I also met him several times prior to shooting to deepen our relationship and get used to working with each other. His performance in the film was very difficult since his character goes through extreme situations. It was very important for me that he understood what the truth of an actor’s work was and that he was able to differentiate reality from fiction.

Thomas is not only talented, but he has a quality very rare for his age, which is key to the best actors, including adults: his ability to listen and breathe. Thomas speaks with his eyes and dialogue is deepened with the intensity of his breathing. Our work with the coach was to highlight these qualities while preserving his spontaneity, which is so precious for a young actor.

Drucker and Ménochet (who many here in America will recognize from Quentin Tarantino’s Inglourious Basterds) reprise their roles of Miriam and Antoine from the short. How did their initial casting come about? Was it easy to get them onboard for this sequel?

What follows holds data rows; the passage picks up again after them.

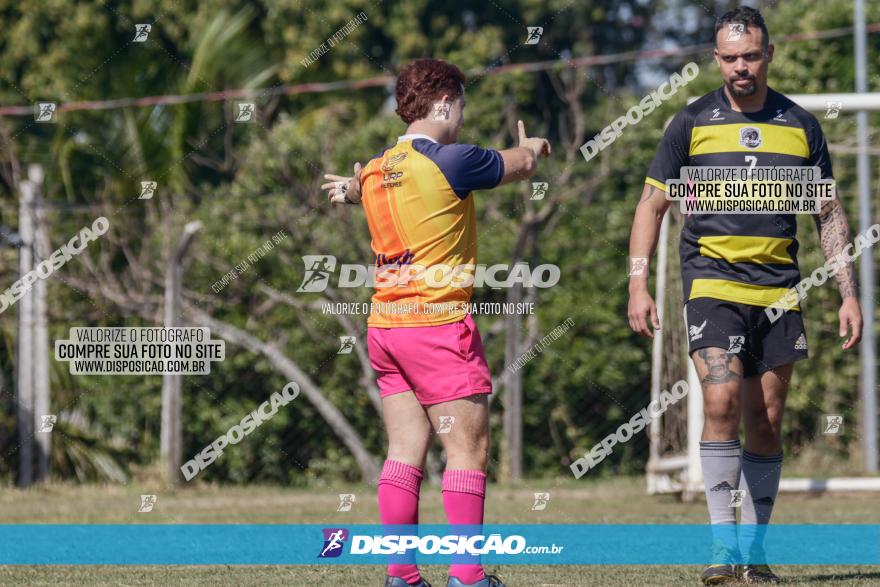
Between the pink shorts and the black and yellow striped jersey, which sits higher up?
the black and yellow striped jersey

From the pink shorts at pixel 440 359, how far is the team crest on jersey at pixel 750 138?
1342mm

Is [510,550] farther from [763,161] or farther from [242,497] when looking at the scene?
[242,497]

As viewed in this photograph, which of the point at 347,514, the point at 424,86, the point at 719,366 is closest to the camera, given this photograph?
the point at 424,86

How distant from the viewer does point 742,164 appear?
16.4ft

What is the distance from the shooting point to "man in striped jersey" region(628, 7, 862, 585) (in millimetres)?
4930

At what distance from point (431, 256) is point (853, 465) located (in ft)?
23.9

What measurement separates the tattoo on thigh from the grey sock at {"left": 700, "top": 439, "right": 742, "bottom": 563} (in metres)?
0.25

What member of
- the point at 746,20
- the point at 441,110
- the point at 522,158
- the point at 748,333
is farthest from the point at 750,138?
the point at 441,110

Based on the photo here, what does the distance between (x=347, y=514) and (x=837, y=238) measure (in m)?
3.86

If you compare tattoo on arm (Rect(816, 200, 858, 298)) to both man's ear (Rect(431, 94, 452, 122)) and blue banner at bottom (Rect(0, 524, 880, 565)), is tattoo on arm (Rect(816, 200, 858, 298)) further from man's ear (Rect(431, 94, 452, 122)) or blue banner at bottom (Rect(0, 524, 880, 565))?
man's ear (Rect(431, 94, 452, 122))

Léa and Denis both accepted the roles without hesitation—both for the short film and for the feature film. I really wanted to offer these two absolutely splendid actors these roles to champion their talent. We are not used to seeing them as these kinds of characters or in this kind of film. I think that’s what attracted them to the project.

Any new projects on the horizon you could tease?

I’m sorry to disappoint you but: yes, I have several projects in progress, but I prefer to keep them secret!

Custody is currently in limited release in New York City with a Los Angeles opening date of Friday, July 13.